A quoi sert la doctrine sociale de l’Eglise ?

A quoi sert la doctrine sociale de l’Eglise ?

Il y a une dizaine d’années, nous n’étions pas très nombreux à nous consacrer à la doctrine sociale de l’Eglise. Après un engouement au milieu du XXème siècle, l’intérêt est retombé à proportion du désengagement socio-politique des catholiques. Avec cette double désaffection, nous percevons déjà un des enjeux de la DSE, l’action. En parallèle de ce que nous pouvons qualifier de répulsion du politique par les catholiques, nous avons été accaparés par un autre combat qui nous a semblé plus pressant. Suite à Humane vitae de Paul VI et aux nombreuses agressions contre la vie, les catholiques se sont emparés par tous les bouts de ce combat. Ils se sont formés, engagés, démenés mais aussi déchirés entre eux.

Et ce combat se poursuit au rythme croissant des agressions contre la vie menacée. Ce faisant et sans rien retirer de l’urgence de cette lutte, nous avons isolé un aspect, nous nous sommes concentrés sur une seule bataille, la coupant, comme une redoute isolée, de la guerre générale qui se livre sous tous les autres fronts. Le fusil de plus en plus défensifs, acculé derrière de fragiles barricades, nous avons perdu de vue un autre document majeur de Paul VI, un document repris comme fil rouge par Benoit XVI dans son encyclique Caritas in veritate. Avec Populorum progressio, Paul VI rappelait, l’apport essentiel de l’Eglise au discours politique, à savoir tenir une vision globale de l’Homme. C’est le fameux développement intégral de tout l’Homme et de tout homme.

Cette encyclique, comme l’ensemble du corpus de doctrine sociale, pose sur la personne humaine un regard global et unifié que le pape François reprend dans la dernière encyclique sociale Laudato si ‘ : tout est lié. Se battre et se former en doctrine sociale c’est poser le combat pour la vie au cœur d’un enjeu plus vaste qui concerne le développement humain intégral. On ne peut défendre le début et la fin de la vie sans défendre la vie qui s’écoule entre le début et la fin, car aujourd’hui tout est menacé.

L’Homme est déshumanisé, écartelé entre transhumanisme, post-humanisme, négation de l’âme, perte de liberté, refus de la nature et peur du vide, liée à la peur de vivre et de mourir. On se demande, du reste, si avoir focalisé les catholiques sur la défense de la vie n’était pas une stratégie du démon pour nous faire déserter le terrain social et politique. Or, à longueur de documents, le magistère rappelle que la politique est un service éminent de la charité.

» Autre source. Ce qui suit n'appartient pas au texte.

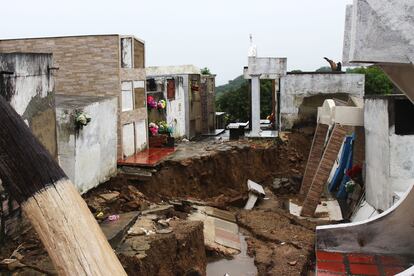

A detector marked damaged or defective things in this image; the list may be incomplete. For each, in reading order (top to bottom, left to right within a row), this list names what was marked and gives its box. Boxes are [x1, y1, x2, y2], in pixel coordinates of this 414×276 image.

broken concrete slab [100, 211, 140, 248]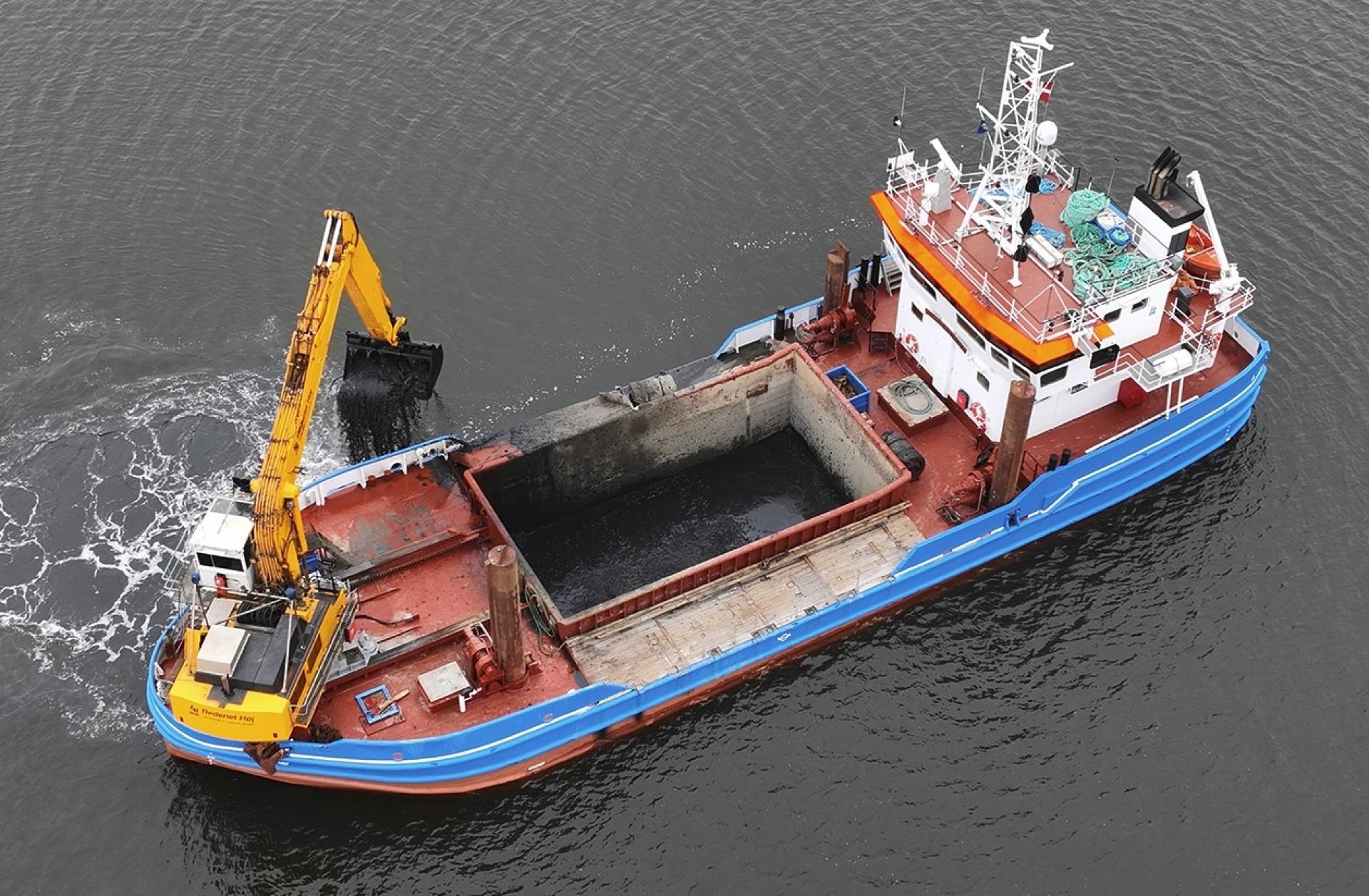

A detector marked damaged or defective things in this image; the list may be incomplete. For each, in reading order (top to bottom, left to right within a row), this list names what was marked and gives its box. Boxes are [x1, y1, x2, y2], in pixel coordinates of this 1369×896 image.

rusty deck surface [561, 508, 925, 689]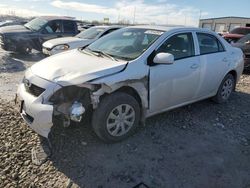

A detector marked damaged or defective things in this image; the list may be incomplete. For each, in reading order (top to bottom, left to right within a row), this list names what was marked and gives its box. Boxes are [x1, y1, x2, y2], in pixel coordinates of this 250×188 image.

crumpled front bumper [16, 69, 61, 138]
crushed hood [30, 49, 128, 86]
damaged white sedan [16, 25, 244, 142]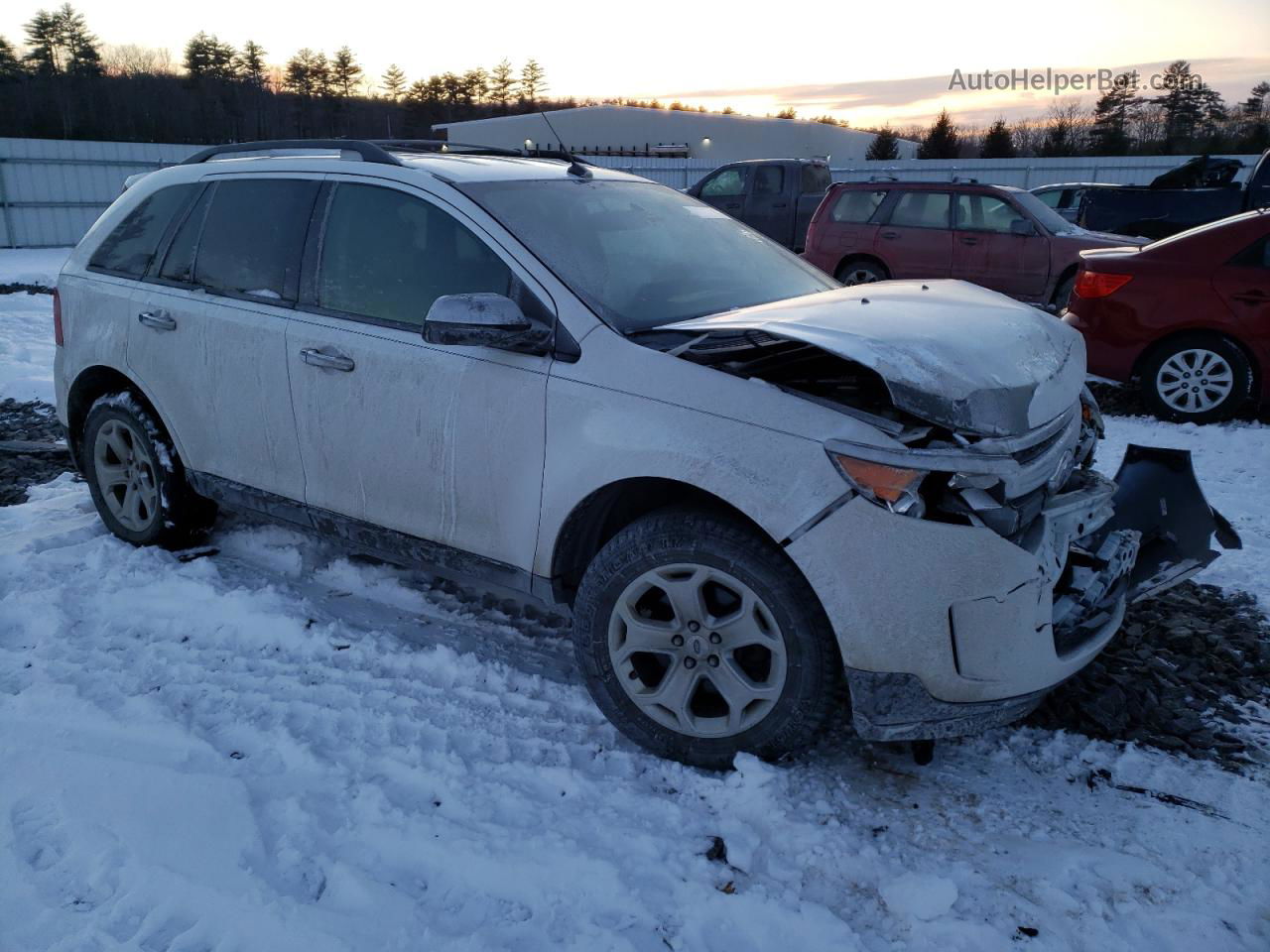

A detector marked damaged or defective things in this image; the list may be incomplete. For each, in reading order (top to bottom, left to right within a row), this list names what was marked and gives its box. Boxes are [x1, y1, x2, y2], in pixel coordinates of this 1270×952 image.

crumpled hood [659, 278, 1087, 436]
damaged headlight [829, 454, 929, 520]
destroyed front bumper [790, 442, 1238, 742]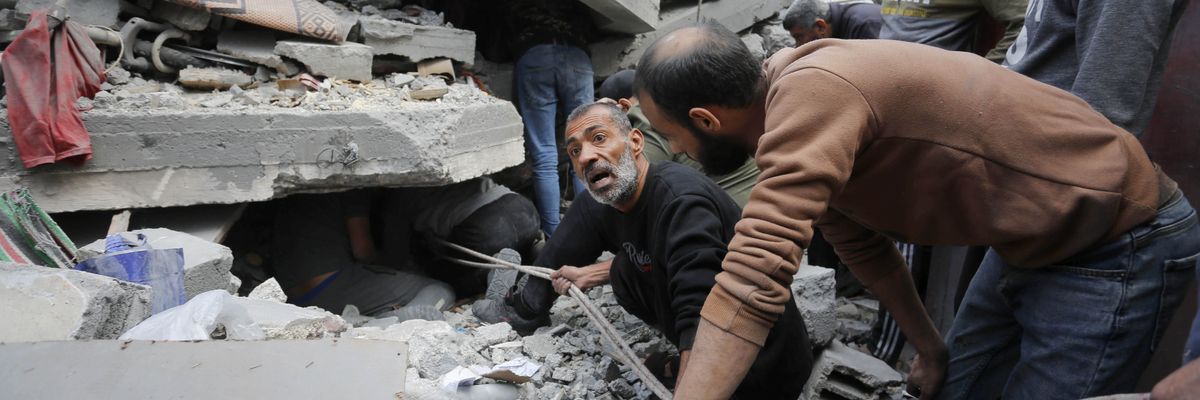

Il est paradoxal et tellement démoniaque de voir cette inversion du sens profond des choses. La politique, service de la charité désertée parce que vue comme domaine réservé du mal, est fuie par les catholiques. Outre l’œuvre du démon, toujours prompt à déformer et mentir, il y a derrière cette désertion, une peur liée au manque de formation.

Les catholiques sont réputés (et moqués dans les milieux protestants) pour leur manque de formation. Ce qui est encore une fois paradoxal quand on connait le trésor immense de ses intellectuels et du magistère. Mais l’absence de formation à ceci de particulier qu’elle nourrit les phobies (peur de l’inconnu) et paralyse l’action. On ne peut agir que si l’on sait et comprend. N’étant plus habitués au monde politique, distancés par les nouveaux codes et englués dans le rythme quotidien du monde économique, les catholiques ne comprennent plus le monde qui les entoure et surtout n’ont plus les clefs de lectures chrétiennes pour le lire.

Telle est l’utilité de la doctrine sociale de l’Eglise. Trop souvent, on me demande des recettes toutes faites. Mais la DSE n’est pas un code d’action, un recueil de cas. La DSE est un ensemble de clefs pour agir. Elle repose sur une connaissance de l’Homme à acquérir, une vision de la société à comprendre, une civilisation de l’amour à mettre en acte.

On n’apprend pas la Doctrine sociale de l’Eglise comme un code de droit, on la rumine, on la fait sienne, comme un une seconde peau. C’est au fond un reflexe à l’action en société, une capacité à discerner à agir en vue du bien, en toutes circonstances sans cesse mouvantes et uniques de la vie.